▶ 所给摘录:
FFmpeg —— 18.FFmpeg简易播放器的实现——音视频播放（含音视频同步）

最新推荐文章于 2025-03-14 08:30:00 发布

tiankong19999

最新推荐文章于 2025-03-14 08:30:00 发布

阅读量1.3w

点赞数 5

分类专栏： FFmpeg 音视频 FFmpeg示例程序文章标签： ffmpeg

本文链接：https://blog.youkuaiyun.com/guoyunfei123/article/details/106041992

版权

视频播放器基本原理

解协议
将流媒体协议的数据，解析为标准的相应的封装格式数据。视音频在网络上传播的时候，常常采用各种流媒体协议，例如 HTTP，RTMP，或是 MMS 等等。这些协议在传输视音频数据的同时，也会传输一些信令数据。这些信令数据包括对播放的控制（播放，暂停，停止），或者对网络状态的描述等。解协议的过程中会去除掉信令数据而只保留视音频数据。例如，采用 RTMP 协议传输的数据，经过解协议操作后，输出 FLV 格式的数据。

解封装
将输入的封装格式的数据，分离成为音频流压缩编码数据和视频流压缩编码数据。封装格式种类很多，例如 MP4，MKV，RMVB，TS，FLV，AVI 等等，它的作用就是将已经压缩编码的视频数据和音频数据按照一定的格式放到一起。例如，FLV 格式的数据，经过解封装操作后，输出 H.264 编码的视频码流和 AAC 编码的音频码流。

解码
将视频/音频压缩编码数据，解码成为非压缩的视频/音频原始数据。音频的压缩编码标准包含 AAC，MP3，AC-3 等等，视频的压缩编码标准则包含 H.264，MPEG2，VC-1 等等。解码是整个系统中最重要也是最复杂的一个环节。通过解码，压缩编码的视频数据输出成为非压缩的颜色数据，例如 YUV420P，RGB 等等；压缩编码的音频数据输出成为非压缩的音频抽样数据，例如 PCM 数据。

音视频同步
根据解封装模块处理过程中获取到的参数信息，同步解码出来的视频和音频数据，并将视频音频数据送至系统的显卡和声卡播放出来。

简易播放器的实现——音视频播放

音视频同步的目的是为了使播放的声音和显示的画面保持一致。视频按帧播放，图像显示设备每次显示一帧画面，视频播放速度由帧率确定，帧率指示每秒显示多少帧；音频按采样点播放，声音播放设备每次播放一个采样点，声音播放速度由采样率确定，采样率指示每秒播放多少个采样点。如果仅仅是视频按帧率播放，音频按采样率播放，二者没有同步机制，即使最初音视频是基本同步的，随着时间的流逝，音视频会逐渐失去同步，并且不同步的现象会越来越严重。这是因为：一、播放时间难以精确控制，二、异常及误差会随时间累积。所以，必须要采用一定的同步策略，不断对音视频的时间差作校正，使图像显示与声音播放总体保持一致。

▶ 简短问题 1:
请将条目中从含有“From the image, does”的那一行起直到条目末尾的各行（首尾两行均包括在内）改写为 JSON 字符串列表，每行对应一个字符串，空行不计。
关于FFmpeg播放器的文章与下面的条目彼此无关。

▶ 空间数据集摘录:
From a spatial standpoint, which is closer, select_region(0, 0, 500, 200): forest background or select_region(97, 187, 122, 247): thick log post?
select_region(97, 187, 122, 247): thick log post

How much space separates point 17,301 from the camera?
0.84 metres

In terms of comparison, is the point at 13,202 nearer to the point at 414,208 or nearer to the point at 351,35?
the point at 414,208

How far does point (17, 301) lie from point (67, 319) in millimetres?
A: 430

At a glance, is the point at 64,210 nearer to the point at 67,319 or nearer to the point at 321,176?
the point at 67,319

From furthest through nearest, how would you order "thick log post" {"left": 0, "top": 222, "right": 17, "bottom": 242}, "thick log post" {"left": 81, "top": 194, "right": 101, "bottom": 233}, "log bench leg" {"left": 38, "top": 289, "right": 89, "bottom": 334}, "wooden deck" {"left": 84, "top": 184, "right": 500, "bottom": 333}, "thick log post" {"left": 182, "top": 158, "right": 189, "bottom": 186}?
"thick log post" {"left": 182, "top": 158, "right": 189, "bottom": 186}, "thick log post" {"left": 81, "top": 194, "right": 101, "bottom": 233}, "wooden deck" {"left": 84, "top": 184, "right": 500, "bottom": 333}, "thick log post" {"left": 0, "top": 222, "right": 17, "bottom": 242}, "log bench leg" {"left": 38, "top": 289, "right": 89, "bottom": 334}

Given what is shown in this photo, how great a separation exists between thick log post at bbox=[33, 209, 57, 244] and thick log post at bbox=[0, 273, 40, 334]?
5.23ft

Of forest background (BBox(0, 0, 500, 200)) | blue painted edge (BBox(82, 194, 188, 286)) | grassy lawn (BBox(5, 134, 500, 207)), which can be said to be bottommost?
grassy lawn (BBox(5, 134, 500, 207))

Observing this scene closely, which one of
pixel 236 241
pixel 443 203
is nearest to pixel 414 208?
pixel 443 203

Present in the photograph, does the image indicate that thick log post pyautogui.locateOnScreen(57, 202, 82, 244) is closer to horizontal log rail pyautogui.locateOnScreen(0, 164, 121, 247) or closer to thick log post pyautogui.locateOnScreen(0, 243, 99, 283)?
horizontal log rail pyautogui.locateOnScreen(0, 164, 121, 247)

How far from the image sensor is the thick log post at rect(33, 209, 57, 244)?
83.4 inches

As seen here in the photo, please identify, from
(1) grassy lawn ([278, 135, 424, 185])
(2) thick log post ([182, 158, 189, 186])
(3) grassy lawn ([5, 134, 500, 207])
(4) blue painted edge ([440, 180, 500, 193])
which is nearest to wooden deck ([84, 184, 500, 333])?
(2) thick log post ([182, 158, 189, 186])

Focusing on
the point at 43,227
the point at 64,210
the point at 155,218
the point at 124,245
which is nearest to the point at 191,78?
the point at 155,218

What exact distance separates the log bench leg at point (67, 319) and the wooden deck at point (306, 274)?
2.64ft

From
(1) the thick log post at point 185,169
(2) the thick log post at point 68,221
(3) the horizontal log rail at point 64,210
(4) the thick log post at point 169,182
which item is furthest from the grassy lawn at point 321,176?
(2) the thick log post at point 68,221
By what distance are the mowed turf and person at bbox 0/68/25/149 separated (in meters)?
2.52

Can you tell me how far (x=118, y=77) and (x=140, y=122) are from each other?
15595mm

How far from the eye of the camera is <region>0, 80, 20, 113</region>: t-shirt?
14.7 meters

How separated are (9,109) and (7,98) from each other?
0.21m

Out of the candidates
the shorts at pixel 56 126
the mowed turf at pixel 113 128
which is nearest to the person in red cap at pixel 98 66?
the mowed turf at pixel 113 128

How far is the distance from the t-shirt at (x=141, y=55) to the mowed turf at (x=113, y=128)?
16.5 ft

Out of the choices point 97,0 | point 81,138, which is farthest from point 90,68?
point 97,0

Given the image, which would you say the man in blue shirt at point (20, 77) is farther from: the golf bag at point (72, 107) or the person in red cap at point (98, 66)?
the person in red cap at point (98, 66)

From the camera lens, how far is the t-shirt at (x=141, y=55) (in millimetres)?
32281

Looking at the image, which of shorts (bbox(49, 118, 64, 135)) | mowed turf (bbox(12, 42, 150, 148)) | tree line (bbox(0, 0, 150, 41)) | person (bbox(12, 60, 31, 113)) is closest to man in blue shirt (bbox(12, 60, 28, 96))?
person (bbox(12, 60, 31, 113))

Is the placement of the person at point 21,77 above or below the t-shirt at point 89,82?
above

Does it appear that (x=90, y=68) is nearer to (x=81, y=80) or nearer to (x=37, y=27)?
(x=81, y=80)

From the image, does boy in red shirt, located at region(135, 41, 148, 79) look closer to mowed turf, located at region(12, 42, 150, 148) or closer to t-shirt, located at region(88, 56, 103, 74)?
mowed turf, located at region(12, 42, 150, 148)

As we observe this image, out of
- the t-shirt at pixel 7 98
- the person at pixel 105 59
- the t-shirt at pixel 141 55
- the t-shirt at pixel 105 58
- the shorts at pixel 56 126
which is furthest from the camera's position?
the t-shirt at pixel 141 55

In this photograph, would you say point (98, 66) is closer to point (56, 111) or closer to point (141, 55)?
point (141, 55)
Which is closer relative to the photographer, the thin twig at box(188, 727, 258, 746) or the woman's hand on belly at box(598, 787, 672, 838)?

▶ 简短问题 2:
请从关于FFmpeg播放器的文章最后一句之后接着往下续写。

▶ 任务回答 1:
[
  "From the image, does boy in red shirt, located at region(135, 41, 148, 79) look closer to mowed turf, located at region(12, 42, 150, 148) or closer to t-shirt, located at region(88, 56, 103, 74)?",
  "mowed turf, located at region(12, 42, 150, 148)",
  "As we observe this image, out of",
  "- the t-shirt at pixel 7 98",
  "- the person at pixel 105 59",
  "- the t-shirt at pixel 141 55",
  "- the t-shirt at pixel 105 58",
  "- the shorts at pixel 56 126",
  "which is furthest from the camera's position?",
  "the t-shirt at pixel 141 55",
  "In this photograph, would you say point (98, 66) is closer to point (56, 111) or closer to point (141, 55)?",
  "point (141, 55)",
  "Which is closer relative to the photographer, the thin twig at box(188, 727, 258, 746) or the woman's hand on belly at box(598, 787, 672, 838)?"
]

▶ 任务回答 2:
我们以一个44.1KHz的AAC音频流和25FPS的H264视频流为例，来看一下理想情况下音视频的同步过程：
一个AAC音频frame每个声道包含1024个采样点(也可能是2048，参“FFmpeg关于nb_smples,frame_size以及profile的解释”)，则一个frame的播放时长(duration)为：(1024/44100)×1000ms = 23.22ms；一个H264视频frame播放时长(duration)为：1000ms/25 = 40ms。声卡虽然是以音频采样点为播放单位，但通常我们每次往声卡缓冲区送一个音频frame，每送一个音频frame更新一下音频的播放时刻，即每隔一个音频frame时长更新一下音频时钟，实际上ffplay就是这么做的。我们暂且把一个音频时钟更新点记作其播放点，理想情况下，音视频完全同步，音视频播放过程如下图所示：

音视频同步的方式基本是确定一个时钟(音频时钟、视频时钟、外部时钟)作为主时钟，非主时钟的音频或视频时钟为从时钟。在播放过程中，主时钟作为同步基准，不断判断从时钟与主时钟的差异，调节从时钟，使从时钟追赶(落后时)或等待(超前时)主时钟。按照主时钟的不同种类，可以将音视频同步模式分为如下三种：
音频同步到视频，视频时钟作为主时钟。
视频同步到音频，音频时钟作为主时钟。
音视频同步到外部时钟，外部时钟作为主时钟。

程序结构

作者基于eclipse来创建C++工程，目录结构如下：

程序源码

audio.cpp

#include "player.h"
#include "packet.h"
#include "frame.h"

static void sdl_audio_callback(void *opaque, Uint8 *stream, int len);

// 从packet_queue中取一个packet，解码生成frame
static int audio_decode_frame(AVCodecContext *p_codec_ctx, packet_queue_t *p_pkt_queue, AVFrame *frame)
{
    int ret;

    while (1)
    {
        AVPacket pkt;

        while (1)
        {
            //if (d->queue->abort_request)
            //    return -1;

            // 3.2 一个音频packet含一至多个音频frame，每次avcodec_receive_frame()返回一个frame，此函数返回。
            // 下次进来此函数，继续获取一个frame，直到avcodec_receive_frame()返回AVERROR(EAGAIN)，
            // 表示解码器需要填入新的音频packet
            ret = avcodec_receive_frame(p_codec_ctx, frame);
            if (ret >= 0)
            {
                // 时基转换，从d->avctx->pkt_timebase时基转换到1/frame->sample_rate时基
                AVRational tb = (AVRational) { 1, frame->sample_rate };
                if (frame->pts != AV_NOPTS_VALUE)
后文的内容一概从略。